To run, execute the following from within the readstat directory.
# Windows
hyperfine --warmup 5 "ReadStat_App.exe -f crates\readstat-tests\tests\data\cars.sas7bdat tests\data\cars_c.csv" ".\target\release\readstat.exe data crates\readstat-tests\tests\data\cars.sas7bdat --output crates\readstat-tests\tests\data\cars_rust.csv"
📝 First experiments on Windows are challenging to interpret due to file caching. Need further research into utilizing the --prepare option provided by hyperfine on Windows.
# Linux and macOS
hyperfine --prepare "sync; echo 3 | sudo tee /proc/sys/vm/drop_caches" "readstat -f crates/readstat-tests/tests/data/cars.sas7bdat crates/readstat-tests/tests/data/cars_c.csv" "./target/release/readstat data tests/data/cars.sas7bdat --output crates/readstat-tests/tests/data/cars_rust.csv"

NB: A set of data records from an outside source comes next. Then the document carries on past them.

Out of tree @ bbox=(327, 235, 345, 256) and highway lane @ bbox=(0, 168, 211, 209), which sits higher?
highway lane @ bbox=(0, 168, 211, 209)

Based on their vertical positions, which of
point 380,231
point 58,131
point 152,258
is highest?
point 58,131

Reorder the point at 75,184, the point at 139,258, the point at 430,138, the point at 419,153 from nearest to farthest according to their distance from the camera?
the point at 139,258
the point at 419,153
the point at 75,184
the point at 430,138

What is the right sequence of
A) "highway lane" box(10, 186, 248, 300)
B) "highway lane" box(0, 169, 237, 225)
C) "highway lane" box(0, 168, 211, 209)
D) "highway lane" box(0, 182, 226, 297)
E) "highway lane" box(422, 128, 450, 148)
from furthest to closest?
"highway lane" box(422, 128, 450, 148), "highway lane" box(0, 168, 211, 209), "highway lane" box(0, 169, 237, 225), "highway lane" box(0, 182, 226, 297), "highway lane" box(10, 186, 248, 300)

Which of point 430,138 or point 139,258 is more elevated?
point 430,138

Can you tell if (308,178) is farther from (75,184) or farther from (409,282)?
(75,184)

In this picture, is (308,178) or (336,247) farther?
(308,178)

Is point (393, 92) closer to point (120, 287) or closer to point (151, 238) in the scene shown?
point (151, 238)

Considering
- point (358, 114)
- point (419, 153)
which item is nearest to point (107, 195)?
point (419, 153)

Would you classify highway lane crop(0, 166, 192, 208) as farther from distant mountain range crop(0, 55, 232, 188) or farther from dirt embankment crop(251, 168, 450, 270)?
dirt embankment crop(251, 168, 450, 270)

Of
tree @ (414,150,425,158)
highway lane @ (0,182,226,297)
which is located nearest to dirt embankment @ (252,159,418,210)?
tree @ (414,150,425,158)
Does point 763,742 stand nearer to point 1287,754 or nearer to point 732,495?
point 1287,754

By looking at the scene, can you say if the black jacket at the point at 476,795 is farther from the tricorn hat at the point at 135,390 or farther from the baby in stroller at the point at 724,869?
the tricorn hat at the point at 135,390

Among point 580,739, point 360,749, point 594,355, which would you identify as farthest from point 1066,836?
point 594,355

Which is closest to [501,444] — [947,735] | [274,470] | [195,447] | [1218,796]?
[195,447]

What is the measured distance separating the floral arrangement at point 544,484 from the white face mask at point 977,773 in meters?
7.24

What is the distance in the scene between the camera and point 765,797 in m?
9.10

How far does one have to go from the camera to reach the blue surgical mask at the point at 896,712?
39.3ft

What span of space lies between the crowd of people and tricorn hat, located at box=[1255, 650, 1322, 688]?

Other, future, benchmarking may be performed now that channels and threads have been developed.
Profiling with Flamegraphs
Profiling performed with cargo flamegraph.
The readstat binary lives in the readstat-cli crate, so target it with -p readstat-cli. Run the following from the repository root.
cargo flamegraph -p readstat-cli --bin readstat -- data crates/readstat-tests/tests/data/_ahs2019n.sas7bdat --output crates/readstat-tests/tests/data/_ahs2019n.csv
Flamegraph is written to flamegraph.svg in the directory you run the command from (the repository root).
📝 Have yet to utilize flamegraphs in order to improve performance.